* **Task directions**
Please, from the entries below, transcribe exactly the lines that begin at the line with "Karawanserei von innen." and end at the line with "easily spray paint bathroom countertops", without the pictures.

* **Data to use**
- Opening Delimiter -

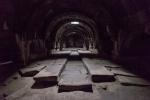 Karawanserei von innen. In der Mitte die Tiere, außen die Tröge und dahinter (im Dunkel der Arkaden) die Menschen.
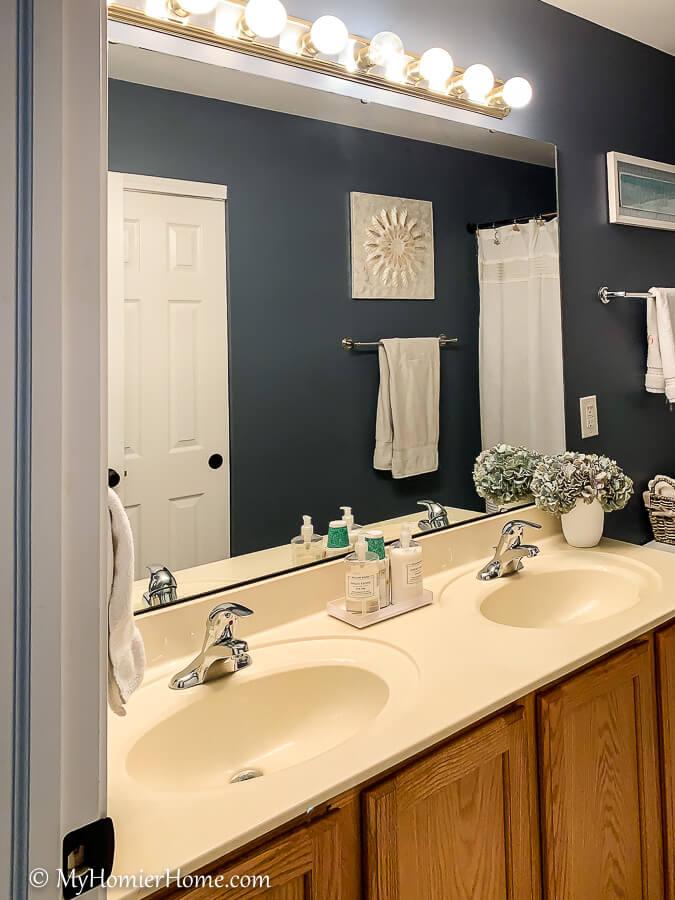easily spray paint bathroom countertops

- Closing Delimiter -
- Opening Delimiter -

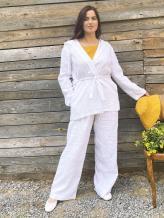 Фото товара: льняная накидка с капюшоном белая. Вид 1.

- Closing Delimiter -

* **Reply**
 Karawanserei von innen. In der Mitte die Tiere, außen die Tröge und dahinter (im Dunkel der Arkaden) die Menschen.
easily spray paint bathroom countertops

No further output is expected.